Brazilian-born American beauty influencer

Briel Adams-Wheatley (born 16 November 1998) is a Brazilian-born American beauty influencer.

== Biography ==
Adams-Wheatley was born in São Paulo, Brazil.
She was born with Hanhart Syndrome, a rare genetic condition and congenital disability of the musculoskeletal system, causing her to be born without limbs. She was adopted by a family in Utah, USA at 9 months old, after her birth mother realised that she could not afford the medical costs to support her baby's needs. She is one of 14 children in her adoptive family.

In Kaysville, Utah, Adams-Wheatley was raised in the Church of Jesus Christ of Latter-day Saints. Adams-Wheatley has stated her adopted mother encouraged as much independence as possible, including navigating stairs on her own and participating in dance at school. She went on to compete in dance competitions in high school, where she would experiment with makeup, on and off stage.

She is transgender. She became a motivational speaker.

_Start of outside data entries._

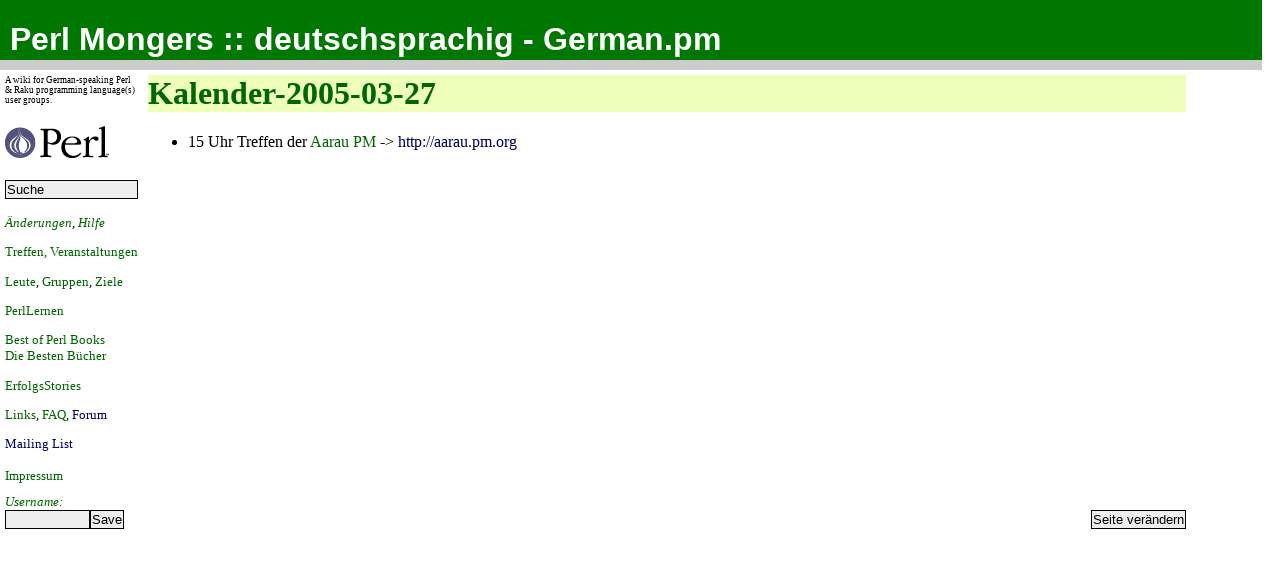

--- FILE ---
content_type: text/html; charset=ISO-8859-1
request_url: http://www.perlmongers.de/?Kalender-2005-03-27
body_size: 1381
content:
<!DOCTYPE HTML PUBLIC "-//IETF//DTD HTML//EN">
<html>
<head>
<title>: Kalender-2005-03-27</title>
 <link rel="stylesheet" type="text/css" href="css/Display.css">
 <link rel="stylesheet" type="text/css" href="css/Chiki.css">
 <meta http-equiv="Content-Type" content="text/html; charset=iso-8859-1">
 <link rel="icon" href="/favicon.ico" />
 <!-- <script src="javascript/Display.js"></script> -->
</head>
<body>
<div class="abs_head">
  <h1 align="left">Perl Mongers :: deutschsprachig - German.pm</h1>
</div>
<div class="abs_head_bar">

</div>
<div class="abs_wiki">
<table width="96%" cellspacing="0" cellpadding="5" border=0><tr>
 <td align="left" valign="top" width="90"><!-- rowspan="2" -->
 <small><small><small>A wiki for German-speaking Perl &amp; Raku programming language(s) user groups.</small></small></small>
<h1><a href="?GermanPM">
		 <img class="noframe" src="http://perlmongers.de/frankfurt/pm.png" border="0"></a></h1>  <p>
  <div align="left">
<!-- <a href="?GermanPM">German.pm</a> <p> -->
   <form method="post" action=""
         enctype="application/x-www-form-urlencoded">
    <input type="text" name="search" size="15" value="Suche"
           onfocus="this.value=''" />
    <input type="hidden" name="action" value="search" /> <p>
   </form>

   <small>
    <a href="?Änderungen"><em>Änderungen</em></a>,
    <a href="?Hilfe"><em>Hilfe</em></a> <p> 
<!-- <a href="?action=prefs">Preferences</a> <p> -->
    <a href="?TreffenUndVeranstaltungen">Treffen, Veranstaltungen</a> <p>
    <a href="?WikiBewohner">Leute</a>,
    <a href="?PerlMongerGruppen">Gruppen</a>,
    <a href="?ZieleDeutschsprachigerPerlMongers">Ziele</a> <p>
    <a href="?PerlLernen">PerlLernen</a> <p>
    <a href="?DieBestenPerlB%FCcher">Best of Perl Books<br>Die Besten B&uuml;cher</a> <p>
    <a href="?PerlErfolgsStories">ErfolgsStories</a> <p>
    <a href="?Links">Links</a>, 
    <a href="?FAQs">FAQ</a>, 
    <a href="http://forum.perl-community.de/" class="external">Forum</a> <p>
    <a href="http://www.pm.org/mailman/listinfo/german-pm"
		 class="external">Mailing List</a> <p>
    <a href="?Impressum">Impressum</a>
   </small>
  </div>

 </td><td align="left" valign="top" width="100%">
<div class="page_context">
  <h1>
   <a href="?action=search&search=Kalender-2005-03-27">
Kalender-2005-03-27</a>
  </h1>
 </div>
<!-- </td>
</tr><tr><td valign="top" rowspan="2"> -->

<wiki>
<ul>
<li>15 Uhr Treffen der <a href="?AarauPM">Aarau&#160;PM</a> -&gt; <a class="external" href="http://aarau.pm.org">http://aarau.pm.org</a>
</li></ul>
</wiki>

</td></tr><tr><td align="left" valign="bottom">
<!-- -->
<form>
  <a href="?action=prefs"><small><i>Username:</i></small></a><input type="text" name="user_name" value="" size="9"><input type="submit" name="button" value="Save">
<input type="hidden" name="action" value="prefs">
</form>

<!-- -->
 </td><td align="right" valign="bottom">
 <form>
  <input type="submit" value="Seite ver&auml;ndern">
  <input type="hidden" name="action" value="edit">
  <input type="hidden" name="page_id" value="Kalender-2005-03-27">
 </form>

</td></tr></table></div> <!-- div "/wiki" -->
</body>
</html>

Adams-Wheatley is a beauty influencer who posts videos on social media showing how she does her makeup and gets dressed with mobility equipment. As of October 2023, she has a following of over 4 million on TikTok and her videos often go viral. She visited the White House for a Pride celebration in 2022 and sat in the front row of New York Fashion Week in November 2023.

In 2025, Adams-Wheatley featured in series four of Dating PrEP. She has also spoken at YouTube convention VidCon 2025.

== Personal life ==
Adams-Wheatley is married to her husband, Adam.